26/03/2026
The Retreat didn’t begin as a business idea.
It began with how I felt in other spaces.
I noticed how much I was holding - even in places meant for wellbeing.
How much effort it took just to be there.
How often I was bracing, managing myself, or quietly pushing through.
And I wasn’t alone.
The women around me were arriving with the same intention -
wanting to care for themselves,
wanting to move, breathe, and feel better -
but their bodies weren’t settling.
Not because they didn’t want it badly enough.
Not because they lacked discipline.
But because the spaces themselves still asked too much.
Even when a class was “good,”
something in the body stayed alert.
Something kept holding on.
Over time, it became clear how exhausting that was.
How easy it was to mistake effort for care.
How often women blamed themselves when they quietly stopped going.
At the same time, I was learning - through my own body -
that something entirely different happened
when safety came first.
When the pace slowed.
When there was permission to arrive as I was.
When nothing needed to be proven or pushed.
The body responded.
Breath changed.
Holding softened.
Capacity returned.
Not because anything was forced -
but because the conditions finally allowed for it.
That’s where The Retreat began.
What if there was a space where women didn’t have to brace when they walked in?
What if the room itself communicated permission?
What if consistency didn’t come from discipline,
but from feeling genuinely supported?
The Retreat was built around those questions.
Every choice - the pace, the tone, the language, the way classes are held -
was designed to remove unnecessary pressure.
Not to lower standards,
but to change the starting point.
Safety first.
Allowing before effort.
Listening inward.
When women feel safe enough to soften, something remarkable happens.
They come back.
They look forward to practice.
They protect the time - not because they should,
but because it genuinely restores them.
And the effects don’t stay in the studio.
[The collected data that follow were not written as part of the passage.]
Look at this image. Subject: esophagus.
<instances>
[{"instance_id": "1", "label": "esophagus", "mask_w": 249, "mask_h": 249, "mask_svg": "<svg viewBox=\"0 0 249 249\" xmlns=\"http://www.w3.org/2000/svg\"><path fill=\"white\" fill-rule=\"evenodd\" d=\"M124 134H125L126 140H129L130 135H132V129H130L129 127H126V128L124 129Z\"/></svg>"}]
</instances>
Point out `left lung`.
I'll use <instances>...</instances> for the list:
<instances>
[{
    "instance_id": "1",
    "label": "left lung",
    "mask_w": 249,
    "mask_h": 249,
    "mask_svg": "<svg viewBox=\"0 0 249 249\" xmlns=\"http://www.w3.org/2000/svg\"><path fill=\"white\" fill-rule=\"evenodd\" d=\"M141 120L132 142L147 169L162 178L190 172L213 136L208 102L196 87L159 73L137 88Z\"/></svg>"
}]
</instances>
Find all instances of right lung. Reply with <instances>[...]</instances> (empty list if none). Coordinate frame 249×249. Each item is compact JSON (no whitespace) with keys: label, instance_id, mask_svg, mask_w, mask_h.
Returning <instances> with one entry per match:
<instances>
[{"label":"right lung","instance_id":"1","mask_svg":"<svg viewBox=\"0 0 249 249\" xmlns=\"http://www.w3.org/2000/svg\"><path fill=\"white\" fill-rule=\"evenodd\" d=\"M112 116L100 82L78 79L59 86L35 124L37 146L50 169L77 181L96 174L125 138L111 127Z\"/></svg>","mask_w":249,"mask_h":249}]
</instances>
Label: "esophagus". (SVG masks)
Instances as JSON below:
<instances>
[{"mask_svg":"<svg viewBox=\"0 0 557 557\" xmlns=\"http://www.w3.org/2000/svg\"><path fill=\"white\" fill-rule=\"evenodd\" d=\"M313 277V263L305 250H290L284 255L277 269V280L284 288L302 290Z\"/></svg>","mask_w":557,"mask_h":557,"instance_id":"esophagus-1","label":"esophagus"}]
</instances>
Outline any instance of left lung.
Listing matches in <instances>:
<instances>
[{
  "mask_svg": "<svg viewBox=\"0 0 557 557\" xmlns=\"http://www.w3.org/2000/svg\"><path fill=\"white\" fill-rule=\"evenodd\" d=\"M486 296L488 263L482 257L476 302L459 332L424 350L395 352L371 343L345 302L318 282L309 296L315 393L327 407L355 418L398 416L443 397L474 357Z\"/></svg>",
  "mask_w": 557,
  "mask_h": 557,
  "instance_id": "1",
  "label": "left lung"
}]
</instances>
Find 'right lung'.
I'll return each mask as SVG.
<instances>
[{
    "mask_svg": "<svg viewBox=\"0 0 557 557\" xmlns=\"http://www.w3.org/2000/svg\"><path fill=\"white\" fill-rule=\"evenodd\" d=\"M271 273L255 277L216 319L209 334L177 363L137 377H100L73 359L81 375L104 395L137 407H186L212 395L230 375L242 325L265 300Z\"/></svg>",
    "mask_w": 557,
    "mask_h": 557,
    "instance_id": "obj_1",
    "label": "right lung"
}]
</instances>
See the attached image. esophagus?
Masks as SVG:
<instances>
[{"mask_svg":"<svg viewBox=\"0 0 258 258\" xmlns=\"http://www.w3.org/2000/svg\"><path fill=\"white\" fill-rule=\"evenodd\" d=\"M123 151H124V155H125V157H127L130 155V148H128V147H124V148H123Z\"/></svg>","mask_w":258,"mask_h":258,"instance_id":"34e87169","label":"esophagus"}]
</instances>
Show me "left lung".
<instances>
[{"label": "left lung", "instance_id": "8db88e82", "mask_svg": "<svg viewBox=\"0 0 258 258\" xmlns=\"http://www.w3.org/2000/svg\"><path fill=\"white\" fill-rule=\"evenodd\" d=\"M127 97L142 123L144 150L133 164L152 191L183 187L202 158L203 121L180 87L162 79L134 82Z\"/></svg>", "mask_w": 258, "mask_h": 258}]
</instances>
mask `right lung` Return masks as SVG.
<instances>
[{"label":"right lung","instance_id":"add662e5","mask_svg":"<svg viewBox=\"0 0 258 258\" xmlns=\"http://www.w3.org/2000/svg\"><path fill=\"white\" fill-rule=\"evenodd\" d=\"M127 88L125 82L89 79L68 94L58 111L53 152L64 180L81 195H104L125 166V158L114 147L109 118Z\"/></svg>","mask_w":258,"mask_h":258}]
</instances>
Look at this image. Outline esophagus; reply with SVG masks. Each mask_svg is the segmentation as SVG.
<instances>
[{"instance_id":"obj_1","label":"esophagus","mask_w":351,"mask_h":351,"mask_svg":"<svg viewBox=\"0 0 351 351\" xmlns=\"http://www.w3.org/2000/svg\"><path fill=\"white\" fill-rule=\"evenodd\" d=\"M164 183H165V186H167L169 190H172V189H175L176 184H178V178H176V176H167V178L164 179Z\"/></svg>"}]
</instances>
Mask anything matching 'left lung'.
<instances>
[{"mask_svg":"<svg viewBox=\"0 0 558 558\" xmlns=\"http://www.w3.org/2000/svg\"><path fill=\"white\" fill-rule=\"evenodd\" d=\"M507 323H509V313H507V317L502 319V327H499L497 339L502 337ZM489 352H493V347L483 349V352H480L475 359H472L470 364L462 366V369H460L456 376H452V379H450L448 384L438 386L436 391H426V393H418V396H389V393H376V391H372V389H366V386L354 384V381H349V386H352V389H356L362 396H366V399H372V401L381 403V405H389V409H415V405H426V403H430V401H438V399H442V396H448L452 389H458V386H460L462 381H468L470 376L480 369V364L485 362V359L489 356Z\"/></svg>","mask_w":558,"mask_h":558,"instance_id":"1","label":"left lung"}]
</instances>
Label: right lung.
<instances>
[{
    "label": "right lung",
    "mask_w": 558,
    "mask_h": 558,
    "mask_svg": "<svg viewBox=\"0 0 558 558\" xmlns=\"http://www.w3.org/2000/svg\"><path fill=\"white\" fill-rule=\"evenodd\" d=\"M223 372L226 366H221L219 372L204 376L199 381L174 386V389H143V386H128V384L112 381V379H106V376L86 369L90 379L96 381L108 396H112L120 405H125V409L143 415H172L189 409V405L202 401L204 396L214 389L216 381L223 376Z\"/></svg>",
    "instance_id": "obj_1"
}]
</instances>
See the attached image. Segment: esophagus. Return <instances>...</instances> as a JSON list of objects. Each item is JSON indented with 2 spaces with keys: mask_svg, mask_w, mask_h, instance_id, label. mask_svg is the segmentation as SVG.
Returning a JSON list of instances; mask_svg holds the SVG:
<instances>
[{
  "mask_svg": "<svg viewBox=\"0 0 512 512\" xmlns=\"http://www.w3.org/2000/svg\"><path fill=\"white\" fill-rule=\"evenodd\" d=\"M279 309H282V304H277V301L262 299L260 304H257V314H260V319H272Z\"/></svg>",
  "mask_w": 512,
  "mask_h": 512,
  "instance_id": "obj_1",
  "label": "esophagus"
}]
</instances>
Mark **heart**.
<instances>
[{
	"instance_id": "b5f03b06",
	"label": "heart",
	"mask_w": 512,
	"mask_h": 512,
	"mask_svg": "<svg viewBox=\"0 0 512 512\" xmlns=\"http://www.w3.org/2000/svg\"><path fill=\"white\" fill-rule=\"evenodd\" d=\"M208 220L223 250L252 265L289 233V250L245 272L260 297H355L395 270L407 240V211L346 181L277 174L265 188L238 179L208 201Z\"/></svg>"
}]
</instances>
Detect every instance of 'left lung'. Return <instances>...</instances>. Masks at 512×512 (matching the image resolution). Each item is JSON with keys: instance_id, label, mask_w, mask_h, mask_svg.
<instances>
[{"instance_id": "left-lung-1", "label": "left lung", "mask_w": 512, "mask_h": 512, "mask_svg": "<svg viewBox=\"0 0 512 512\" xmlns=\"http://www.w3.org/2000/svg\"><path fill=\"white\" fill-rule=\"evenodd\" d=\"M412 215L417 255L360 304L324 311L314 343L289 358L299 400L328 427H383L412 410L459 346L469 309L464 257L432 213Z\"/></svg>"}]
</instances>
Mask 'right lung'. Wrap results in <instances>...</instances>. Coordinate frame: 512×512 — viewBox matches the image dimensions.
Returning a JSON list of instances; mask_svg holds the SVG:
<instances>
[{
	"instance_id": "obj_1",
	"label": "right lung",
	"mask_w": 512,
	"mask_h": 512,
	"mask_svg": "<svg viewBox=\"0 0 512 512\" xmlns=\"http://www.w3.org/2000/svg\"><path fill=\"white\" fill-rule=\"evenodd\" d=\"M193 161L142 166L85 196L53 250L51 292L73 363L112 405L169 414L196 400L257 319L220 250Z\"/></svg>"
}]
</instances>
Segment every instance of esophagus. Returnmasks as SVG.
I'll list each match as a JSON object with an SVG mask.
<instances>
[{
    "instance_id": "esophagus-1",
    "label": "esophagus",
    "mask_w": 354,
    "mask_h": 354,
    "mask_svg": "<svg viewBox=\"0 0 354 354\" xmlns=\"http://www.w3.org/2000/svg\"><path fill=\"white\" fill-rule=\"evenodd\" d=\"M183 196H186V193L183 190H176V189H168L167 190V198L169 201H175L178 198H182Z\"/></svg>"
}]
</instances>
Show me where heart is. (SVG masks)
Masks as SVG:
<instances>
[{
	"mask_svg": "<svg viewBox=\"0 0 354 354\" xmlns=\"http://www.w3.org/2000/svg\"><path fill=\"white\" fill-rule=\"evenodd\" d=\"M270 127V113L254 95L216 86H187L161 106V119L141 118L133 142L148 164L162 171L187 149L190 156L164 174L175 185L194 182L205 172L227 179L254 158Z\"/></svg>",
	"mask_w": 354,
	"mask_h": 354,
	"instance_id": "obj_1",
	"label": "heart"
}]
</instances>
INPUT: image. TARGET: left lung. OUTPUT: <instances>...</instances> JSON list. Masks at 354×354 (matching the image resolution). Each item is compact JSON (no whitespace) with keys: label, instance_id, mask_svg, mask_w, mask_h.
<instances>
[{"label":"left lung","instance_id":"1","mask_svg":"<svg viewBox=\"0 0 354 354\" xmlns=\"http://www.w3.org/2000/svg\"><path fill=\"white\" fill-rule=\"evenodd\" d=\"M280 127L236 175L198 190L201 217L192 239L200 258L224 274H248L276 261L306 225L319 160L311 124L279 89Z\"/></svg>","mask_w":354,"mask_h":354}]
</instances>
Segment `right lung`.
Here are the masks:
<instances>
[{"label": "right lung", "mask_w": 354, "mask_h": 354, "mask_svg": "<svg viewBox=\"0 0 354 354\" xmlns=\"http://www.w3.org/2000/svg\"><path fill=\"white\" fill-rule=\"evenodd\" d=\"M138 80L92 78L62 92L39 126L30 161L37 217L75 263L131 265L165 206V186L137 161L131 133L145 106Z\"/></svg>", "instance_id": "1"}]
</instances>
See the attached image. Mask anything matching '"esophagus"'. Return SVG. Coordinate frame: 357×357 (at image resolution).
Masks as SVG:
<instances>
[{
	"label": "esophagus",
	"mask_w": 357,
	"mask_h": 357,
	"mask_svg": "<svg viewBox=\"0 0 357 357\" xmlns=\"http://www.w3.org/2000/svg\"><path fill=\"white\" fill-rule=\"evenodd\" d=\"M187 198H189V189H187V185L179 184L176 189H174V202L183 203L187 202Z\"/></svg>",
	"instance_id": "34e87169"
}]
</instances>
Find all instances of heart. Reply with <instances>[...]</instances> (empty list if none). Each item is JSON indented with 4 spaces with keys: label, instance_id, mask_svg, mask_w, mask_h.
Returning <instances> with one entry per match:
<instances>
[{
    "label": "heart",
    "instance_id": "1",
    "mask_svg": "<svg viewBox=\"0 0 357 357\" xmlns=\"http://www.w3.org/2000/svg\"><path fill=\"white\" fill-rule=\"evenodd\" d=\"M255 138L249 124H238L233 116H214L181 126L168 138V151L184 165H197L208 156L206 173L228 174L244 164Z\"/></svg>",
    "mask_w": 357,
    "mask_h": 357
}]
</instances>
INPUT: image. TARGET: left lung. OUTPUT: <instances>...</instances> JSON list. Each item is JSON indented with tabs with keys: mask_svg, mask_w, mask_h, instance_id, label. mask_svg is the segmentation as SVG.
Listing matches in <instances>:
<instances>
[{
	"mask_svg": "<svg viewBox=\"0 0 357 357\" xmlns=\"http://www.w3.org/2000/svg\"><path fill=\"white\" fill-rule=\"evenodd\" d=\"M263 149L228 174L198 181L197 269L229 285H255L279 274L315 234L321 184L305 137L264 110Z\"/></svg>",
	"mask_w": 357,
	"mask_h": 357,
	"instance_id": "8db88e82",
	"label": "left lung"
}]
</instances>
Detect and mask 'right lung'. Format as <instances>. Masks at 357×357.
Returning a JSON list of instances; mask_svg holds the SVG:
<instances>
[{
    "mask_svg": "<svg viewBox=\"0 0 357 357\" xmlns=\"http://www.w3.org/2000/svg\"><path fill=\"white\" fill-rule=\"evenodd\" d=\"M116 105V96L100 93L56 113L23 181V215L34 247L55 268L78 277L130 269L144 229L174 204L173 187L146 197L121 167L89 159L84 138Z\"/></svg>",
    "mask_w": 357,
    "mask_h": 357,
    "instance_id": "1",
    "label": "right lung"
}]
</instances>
Breath comes more easily in daily life.
The hard things don’t disappear, but they become more bearable.
Capacity grows.
Boundaries form naturally around what truly supports them.
This is not yoga as self-improvement.
It’s yoga as self-trust.
The Retreat exists because too many women were trying to care for themselves in ways that asked too much of them.
It exists to offer a different experience.
One where you can show up as you are.
Where rest is not a reward, but a foundation.
Where allowing creates more change than forcing ever did.
A place designed not to fix you - but to support you in coming home to yourself,
and starting to move through daily life with more vitality, presence, and ease.